[START OF Dataset content]

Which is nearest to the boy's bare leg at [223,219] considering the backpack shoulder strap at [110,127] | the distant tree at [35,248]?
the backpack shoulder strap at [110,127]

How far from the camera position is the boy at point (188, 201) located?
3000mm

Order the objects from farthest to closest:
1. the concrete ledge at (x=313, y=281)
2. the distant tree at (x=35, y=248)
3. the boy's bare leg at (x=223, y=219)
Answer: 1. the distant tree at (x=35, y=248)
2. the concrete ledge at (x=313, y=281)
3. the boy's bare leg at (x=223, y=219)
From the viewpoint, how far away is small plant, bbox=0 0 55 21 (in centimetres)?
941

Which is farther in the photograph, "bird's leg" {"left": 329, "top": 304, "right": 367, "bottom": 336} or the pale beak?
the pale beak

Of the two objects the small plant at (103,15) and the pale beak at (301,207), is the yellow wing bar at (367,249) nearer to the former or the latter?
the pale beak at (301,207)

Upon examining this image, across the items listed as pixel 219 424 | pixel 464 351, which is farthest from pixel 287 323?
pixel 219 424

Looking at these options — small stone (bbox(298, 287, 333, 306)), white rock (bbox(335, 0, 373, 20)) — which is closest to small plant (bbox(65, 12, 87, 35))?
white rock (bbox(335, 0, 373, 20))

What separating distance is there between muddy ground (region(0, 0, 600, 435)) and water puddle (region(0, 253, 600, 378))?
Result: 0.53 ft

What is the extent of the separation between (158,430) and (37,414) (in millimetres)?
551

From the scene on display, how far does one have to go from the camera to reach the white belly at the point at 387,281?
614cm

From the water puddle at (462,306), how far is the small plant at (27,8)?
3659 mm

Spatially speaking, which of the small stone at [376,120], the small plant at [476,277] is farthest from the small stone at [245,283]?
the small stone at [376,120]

[END OF Dataset content]

Task details
Lay out the rows from the line containing "From the scene" through the end of the rows as a Markdown table with the columns n and Line, numbering each line and skipping blank lines.

Exercise output
| n | Line |
|---|---|
| 1 | From the scene on display, how far does one have to go from the camera to reach the white belly at the point at 387,281? |
| 2 | 614cm |
| 3 | From the water puddle at (462,306), how far is the small plant at (27,8)? |
| 4 | 3659 mm |
| 5 | Spatially speaking, which of the small stone at [376,120], the small plant at [476,277] is farthest from the small stone at [245,283]? |
| 6 | the small stone at [376,120] |